Capsule Networks (CapsNet)

Created July 26, 2023 · Updated March 4, 2026

Capsnet are good at scene parsing (disentangling hierarchy) and viewpoint equivariance unlike CNNs.

Capsules

Each capsule is a vector of N dimensions that represents an entity in the input as a "coordinate frame".
Orientation of the capsule vector represents the properties of the entity, also called "instantiation parameters". The basis of capsule vector space represent each factor of this coordinate frame.
The length (norm) of the capsule vector represents existence probability of the entity.
- But this can be problematic because if the coordinate frame is representing scaling, it should have a larger norm as well.
- Alternatively, we can separate the notion of existence into a different parameter.

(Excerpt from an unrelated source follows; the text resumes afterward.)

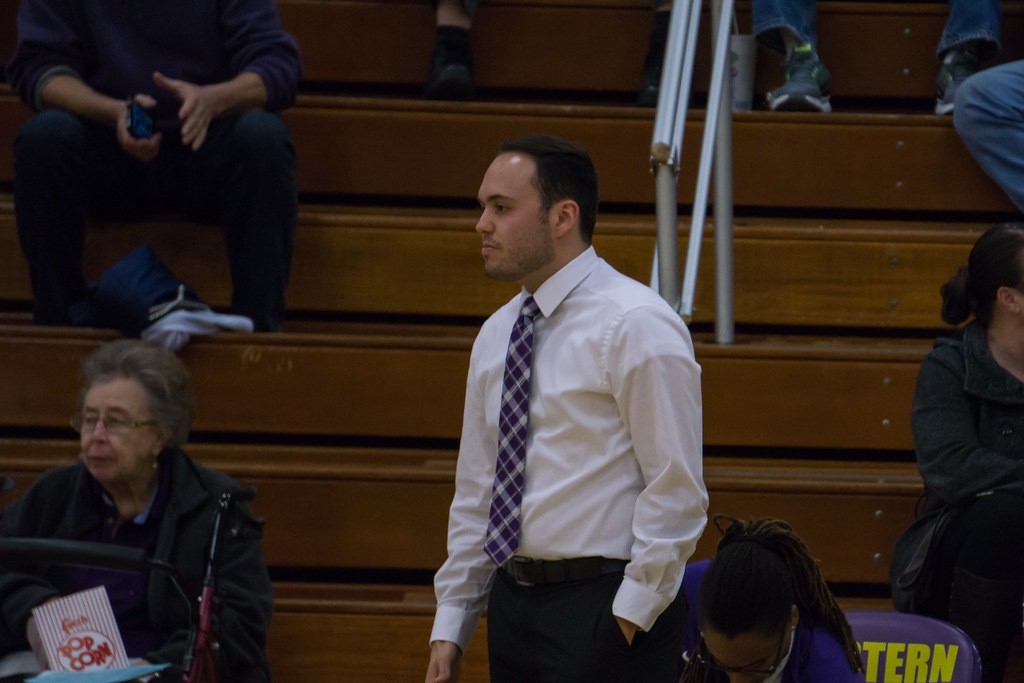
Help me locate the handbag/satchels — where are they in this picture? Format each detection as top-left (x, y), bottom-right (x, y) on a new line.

This brings complications with optimization though.

Use cosine distance as the agreement measure.
To keep the norm i.e. length as proper probability, renormalize and squash them to be below 1.

For each parent capsule:
- From the set of child capsules, find the capsule with highest dot product (equivalent to cosine similarity for normalized vectors).
- Sum the parent capsule and the child capsule.
- Remove this child capsule from the set of child capsules.

Introduced in Matrix Capsules with EM routing, Frosst and Hinton, ICLR 2018
Separate the existence probability from the norm of the capsule vector into a separate scalar.
- Capsules can then be thought of blobs where their position is determined by the vectors and spread by existence probabilities.
Similar to Gaussian Mixture Model > Expectation Maximization for Gaussian mixtures

Each parent capsule is initialized with the centers of the gaussian from M step.
For each parent capsule:
- From the set of child capsules, find the capsule that has the maximum probability under the gaussian of parent capsule.
- Add the parent gaussian with the child gaussian.
- Remove the child capsule from the set of child capsules.
Gaussians with few children and large SD gets deactivated.

The number of iterations in dynamic routing controls the sparsity of connections from lower capsules to higher level capsules. Zhao at al introduced a $\lambda$ parameter with softmax to adjust the sparse extent of connections without doing large number of iterations. Large value would act like max pooling but smaller values act like average pooling. They set it to 5 using cross validation.